• **Data lines**:
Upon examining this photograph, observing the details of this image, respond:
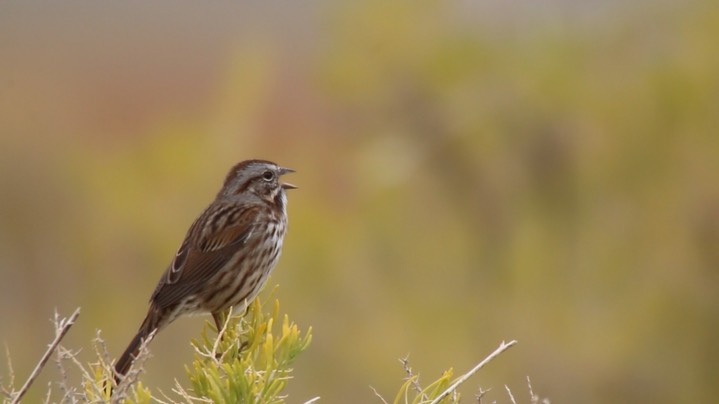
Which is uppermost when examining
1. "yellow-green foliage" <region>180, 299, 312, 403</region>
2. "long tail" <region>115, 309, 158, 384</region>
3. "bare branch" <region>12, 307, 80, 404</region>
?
"bare branch" <region>12, 307, 80, 404</region>

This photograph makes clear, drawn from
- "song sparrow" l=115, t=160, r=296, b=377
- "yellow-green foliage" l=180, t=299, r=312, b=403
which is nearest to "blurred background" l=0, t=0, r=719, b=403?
"song sparrow" l=115, t=160, r=296, b=377

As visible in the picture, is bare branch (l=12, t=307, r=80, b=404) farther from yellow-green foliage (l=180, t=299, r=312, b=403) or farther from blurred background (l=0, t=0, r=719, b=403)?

• **What is asked**:
Quote the entries word for word, from the line containing "This photograph makes clear, drawn from" through the last line of the entries.

• **Correct answer**:
This photograph makes clear, drawn from
- "song sparrow" l=115, t=160, r=296, b=377
- "yellow-green foliage" l=180, t=299, r=312, b=403
which is nearest to "blurred background" l=0, t=0, r=719, b=403?
"song sparrow" l=115, t=160, r=296, b=377

As visible in the picture, is bare branch (l=12, t=307, r=80, b=404) farther from yellow-green foliage (l=180, t=299, r=312, b=403) or farther from blurred background (l=0, t=0, r=719, b=403)?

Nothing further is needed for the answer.